Reproduce word for word the lines from the one containing "Is it accurate" through the last line of the entries, inclusive.

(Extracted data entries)
○ ○ ○ ○ ○
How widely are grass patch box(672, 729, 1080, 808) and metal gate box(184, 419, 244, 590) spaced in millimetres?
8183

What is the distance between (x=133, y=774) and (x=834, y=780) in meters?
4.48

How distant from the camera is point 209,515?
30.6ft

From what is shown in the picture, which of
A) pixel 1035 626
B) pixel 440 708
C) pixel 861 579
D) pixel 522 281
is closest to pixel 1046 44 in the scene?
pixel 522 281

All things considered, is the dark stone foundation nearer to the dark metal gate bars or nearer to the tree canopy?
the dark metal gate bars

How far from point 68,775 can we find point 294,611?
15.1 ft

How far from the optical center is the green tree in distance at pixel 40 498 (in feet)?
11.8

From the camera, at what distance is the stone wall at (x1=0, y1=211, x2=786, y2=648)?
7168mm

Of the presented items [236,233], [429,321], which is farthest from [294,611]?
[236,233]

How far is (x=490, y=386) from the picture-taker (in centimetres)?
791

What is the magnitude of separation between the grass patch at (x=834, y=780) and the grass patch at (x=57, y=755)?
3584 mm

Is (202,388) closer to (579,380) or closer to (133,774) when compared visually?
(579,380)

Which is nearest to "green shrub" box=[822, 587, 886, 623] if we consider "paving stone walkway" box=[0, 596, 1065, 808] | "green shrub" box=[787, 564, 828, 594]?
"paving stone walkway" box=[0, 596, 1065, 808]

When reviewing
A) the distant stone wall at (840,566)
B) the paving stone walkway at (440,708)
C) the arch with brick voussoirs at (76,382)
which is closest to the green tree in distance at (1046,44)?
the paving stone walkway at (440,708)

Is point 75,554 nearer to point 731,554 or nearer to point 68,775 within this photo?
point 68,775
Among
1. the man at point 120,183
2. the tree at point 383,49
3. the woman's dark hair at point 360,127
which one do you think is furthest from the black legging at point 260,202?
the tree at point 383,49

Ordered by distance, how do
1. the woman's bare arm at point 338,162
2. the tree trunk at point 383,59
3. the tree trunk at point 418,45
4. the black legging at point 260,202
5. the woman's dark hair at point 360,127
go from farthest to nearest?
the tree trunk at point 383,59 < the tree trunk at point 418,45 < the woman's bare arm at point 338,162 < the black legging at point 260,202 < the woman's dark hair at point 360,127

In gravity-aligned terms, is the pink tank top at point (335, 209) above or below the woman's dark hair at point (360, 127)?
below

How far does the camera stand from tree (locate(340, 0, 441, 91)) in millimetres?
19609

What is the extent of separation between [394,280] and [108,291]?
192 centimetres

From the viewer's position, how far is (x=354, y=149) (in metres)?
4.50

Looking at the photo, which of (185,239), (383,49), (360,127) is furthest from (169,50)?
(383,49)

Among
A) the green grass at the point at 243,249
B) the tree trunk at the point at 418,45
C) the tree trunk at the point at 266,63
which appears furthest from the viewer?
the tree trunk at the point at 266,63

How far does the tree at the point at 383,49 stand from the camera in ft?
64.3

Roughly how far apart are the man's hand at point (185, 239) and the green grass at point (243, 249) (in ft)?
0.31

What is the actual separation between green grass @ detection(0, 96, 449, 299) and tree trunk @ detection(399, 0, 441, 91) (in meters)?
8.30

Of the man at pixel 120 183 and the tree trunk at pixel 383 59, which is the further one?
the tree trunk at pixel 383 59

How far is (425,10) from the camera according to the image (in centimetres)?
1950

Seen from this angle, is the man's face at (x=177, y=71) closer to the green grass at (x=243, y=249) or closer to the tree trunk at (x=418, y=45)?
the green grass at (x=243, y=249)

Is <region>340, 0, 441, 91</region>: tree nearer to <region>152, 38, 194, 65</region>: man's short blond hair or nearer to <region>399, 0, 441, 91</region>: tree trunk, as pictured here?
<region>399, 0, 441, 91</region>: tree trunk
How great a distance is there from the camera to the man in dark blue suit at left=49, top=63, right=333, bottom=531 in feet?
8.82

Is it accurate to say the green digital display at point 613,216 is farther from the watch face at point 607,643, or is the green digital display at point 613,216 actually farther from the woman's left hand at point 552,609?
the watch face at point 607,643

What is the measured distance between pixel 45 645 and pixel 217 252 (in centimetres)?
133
○ ○ ○ ○ ○
▶ **Response to this task**
Is it accurate to say the green digital display at point 613,216 is farther from the watch face at point 607,643, or is the green digital display at point 613,216 actually farther from the woman's left hand at point 552,609?
the watch face at point 607,643

What is the measured distance between pixel 45 645 and pixel 217 252 (in centimetres)?
133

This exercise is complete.